When I first heard the song I was immediately drawn to the words of the refrain/chorus: : “It should’ve been me. It should’ve been us. Should’ve been there hanging on a cross. All the shame, all of the scars should’ve been stains that were never washed away.” The song’s central message is that Jesus paid our price for sin.
If we look at that passage in Genesis that speaks to us of the story of Abraham’s willingness to sacrifice Isaac, we see God promise to provide a sacrifice that would reconcile God with all humanity. Just as Abraham was willing to sacrifice Isaac out of love for God, the Father would willing offer His Son Jesus for our sins.
John the Baptist declares Jesus to be the Lamb of God and this would have invoked images of the Paschal lamb that was offered once a year on the feast of Passover for the salvation of the Jews. Jesus would be the spotless lamb that is offered for the entire world.
Finally Jesus tells us that no one has a greater love than to lay down one’s life for a friend and so He willingly takes our place on the Cross and becomes sin so that we can receive eternal life.
We were the people through Adam and Eve that created the division between God and man that needed to be heal it and He chose to forgive and pay our debt.
What should we do now that we admit that our God has paid our debt? “I guess it just leaves saying thank God It leaves me saying thank God, thank God.” Gratitude is the only proper response to God’s goodness.
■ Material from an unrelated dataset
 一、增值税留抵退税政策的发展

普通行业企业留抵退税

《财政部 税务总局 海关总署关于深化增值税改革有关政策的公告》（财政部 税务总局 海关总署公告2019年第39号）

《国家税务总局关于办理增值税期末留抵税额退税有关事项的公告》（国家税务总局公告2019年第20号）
There have been times in my life where I have had to ask someone to do something for me and that involves me doing a lot of pleading, begging, asking etc. On the other hand there have been times when I have wondered how I was going to get a task done only to discover that someone had already accomplished it. All I can do in those moments is show gratitude. We should not approach God as someone who we have to beg to love us but rather we should approach Him with gratitude for all that He has done for us.
I would like to end with this quote from Helen Alexander:
“In Jesus’ life on earth we see God caring deeply about the things that make human being hurt—sickness, being a social outcast, being lost. In his life, his ministry, and his death, Jesus shows us a God who is with us in our pain, and who knows our being at its very worst. The message of Jesus is a simple one: heal the sick, accept the outcast, and find the lost. In other words, love one another, just as your Father in heaven loves you. Time after time, though, that message is ignored, and some of the most tragic sequences in human history have resulted—not from a vengeful God determined to punish his erring people, but from our own willfulness and selfishness… Suffering is not the opposite of love, but rather an integral and productive part of it.”